Menu

#378 where on dice of pdl bad results

normal
closed-fixed
None
5
2015-09-28
2015-03-24
No

Running the following code on RHEL7:

#!/usr/bin/perl
use PDL;

print "OS: ".`uname -a`;
print "Perl: ".$^V."\n";
print "PDL: ".$PDL::VERSION."\n";

my $pdl = PDL->new([ [[0, 0]], [[1, 1]], [[2, 2]] ]);
print sprintf("\nPDL:%s\n", $pdl);
my $pslice     = $pdl->where($pdl == 0);
print sprintf("\nPDL Slice:\n%s\n", $pslice);

my $data      = $pdl->dice("X","X",[1, 0]);
print sprintf("\nData:%s\n", $data);

my $dslice     = $data->where($data == 0);
print sprintf("Should be same as PDL Slice\nData Slice:\n%s\n", $dslice);

Generates the following output:

OS: Linux riskrh7 3.10.0-123.9.3.el7.x86_64 #1 SMP Thu Oct 30 00:16:40 EDT 2014 x86_64 x86_64 x86_64 GNU/Linux
Perl: v5.16.3
PDL: 2.007_13

PDL:
[
 [
  [0 0]
 ]
 [
  [1 1]
 ]
 [
  [2 2]
 ]
]


PDL Slice:
[0 0]

Data:
[
 [
  [1 1]
 ]
 [
  [0 0]
 ]
]

Should be same as PDL Slice
Data Slice:
[7.897708e-28 3.1620201e-322]

Expected the "Data Slice" values to be the same as "PDL Slice".

Discussion

  • Derek Lamb

    Derek Lamb - 2015-03-27

    Thank you for the bug report. I verified this also in stock 2.007, but it is not present in 2.006. So this appears to be a regression.

    In the meantime, you can get around this by severing the dataflow connection between $pdl and $data:

    my $data      = $pdl->dice("X","X",[1, 0])->sever;
    
     
  • Matthew McGillis

    Happy to hear you are able to reproduce the same problem.
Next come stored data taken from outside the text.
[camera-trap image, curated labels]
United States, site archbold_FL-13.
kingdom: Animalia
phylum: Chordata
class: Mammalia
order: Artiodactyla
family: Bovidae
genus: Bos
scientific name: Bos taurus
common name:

    Unfortunately for what we do we need the connection. The next thing we do generally is assign a value to that slice and expect it to update the original PDL. What we are finding is this never works and in some cases will cause a segmentation fault.

     
  • Derek Lamb

    Derek Lamb - 2015-03-27

    Running your test script through the perl debugger, it appears that the garbage comes in from clump. Specifically, where() (Primitive.pm line 2499)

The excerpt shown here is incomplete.